Today’s Analysis – Monday, 7/21/25
Market Context
The NQ is positioned for a balanced opening this morning, currently trading at 23,289.00, approximately 65 points above Friday's settlement. This represents a solid recovery from Friday's profit-taking session and places price near the top of Friday's range, suggesting the potential for an out-of-balance opening with a gap to the upside. The overnight range between 23,308.50 and 23,203.75 has been well-contained, indicating measured optimism rather than euphoric buying.
Today marks the beginning of a new regime following Friday's July OPEX expiration. This transition is particularly significant because the expired options were predominantly calls—a pattern we've seen in February, March, and May this year. Notably, each of those call-heavy OPEX events was followed by market pullbacks, though historical patterns don't guarantee repetition.
The current environment presents mixed signals. While we remain in a low volatility environment, the gamma positioning has shifted to mixed following the options expiration, and dealer behavior is similarly uncertain as the new positioning establishes itself. The market continues to exhibit high headline sensitivity, particularly important given that we're operating at price levels where perfection is priced in.
Bias & Mindset
Bias: Bullish
I'm maintaining a bullish bias with medium confidence, reinforced by Friday's session behavior despite the profit-taking pressure. The critical factor is that price held above the 23,100 breakout level for the entirety of Friday's session, even during substantial position liquidation. This acceptance above the key level suggests the structural shift from Thursday's breakout remains intact.

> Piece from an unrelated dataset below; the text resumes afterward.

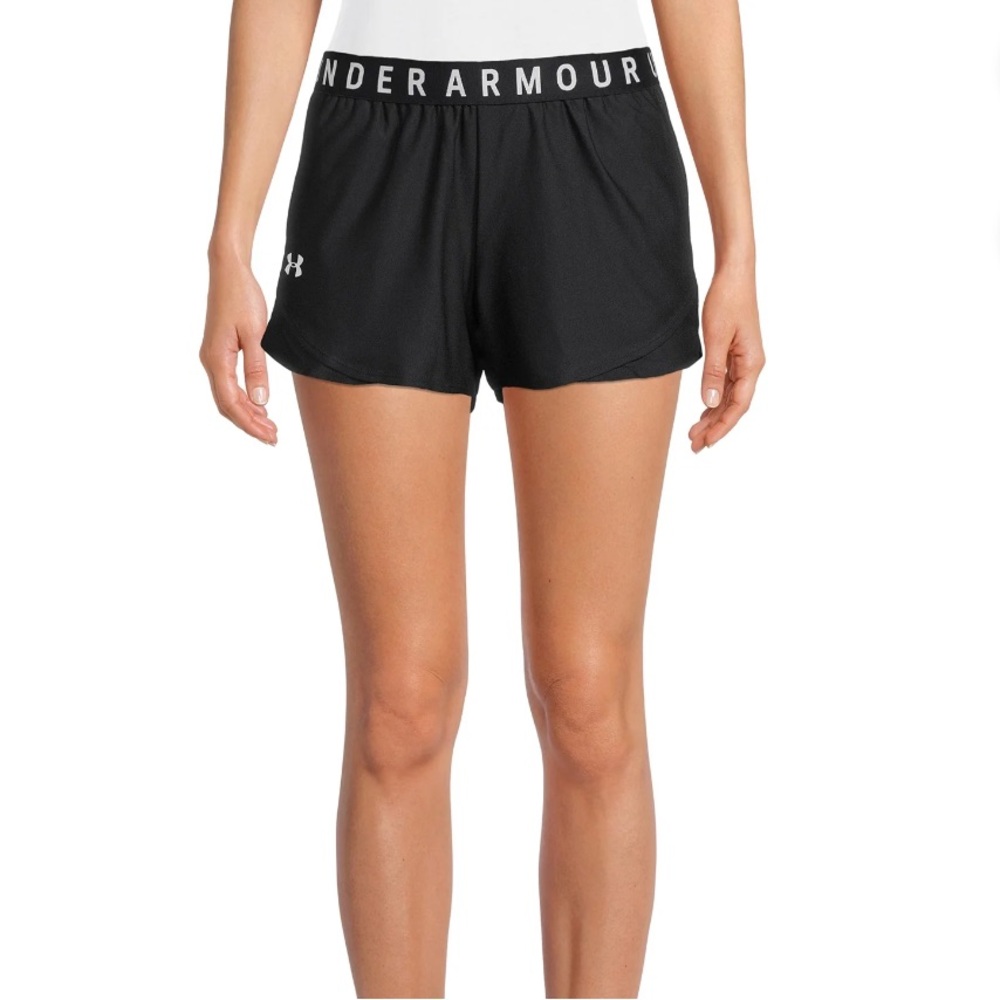 Under Armour Black Shorts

The overnight action, which has brought us near Friday's highs, supports the notion that any weakness continues to be viewed as an opportunity rather than the beginning of a reversal. However, the post-OPEX environment requires careful attention to how the new gamma regime develops, as this could influence the character of price action in the coming sessions.
It would be surprising to see price break below 23,100 today without a significant catalyst, given the level's importance and the market's demonstrated commitment to higher fair value.
Key Levels I’m Watching Today
Upside:
Above 23,310.00 — All-time high territory where traditional level-setting becomes difficult
23,310.00 — Friday's high, correlation with overnight high around 23,308.50
Downside:
23,230.00 — Friday's VAH, break inside with acceptance would indicate fair value similar to Friday
23,203.75 — Overnight low, key support level
23,180.00-23,169.50 — Friday's VAL and session low, critical support zone that would signal potential sentiment change
Final Thoughts on Today
Today's session will be important for establishing the character of the post-OPEX environment. We're entering a period where the gamma positioning is reforming, and the market's response to any tests of support will be telling about institutional commitment to the recent breakout levels.
The light data release schedule this week shifts focus to individual earnings results, particularly Google and Tesla on Wednesday, which will have direct impact on NQ's direction. Some positioning ahead of these results is likely.
For traders, the environment favors patience and selectivity. Long positions around the 23,100 area offer good risk/reward, while any longs at all-time highs represent more of a gambling mentality. The higher timeframe trend remains bullish, making long-bias strategies more favorable until clear signals emerge about the new gamma regime. For newer traders, staying aligned with the higher timeframe trend through long-only strategies remains the higher probability approach while we assess how the post-OPEX dynamics develop.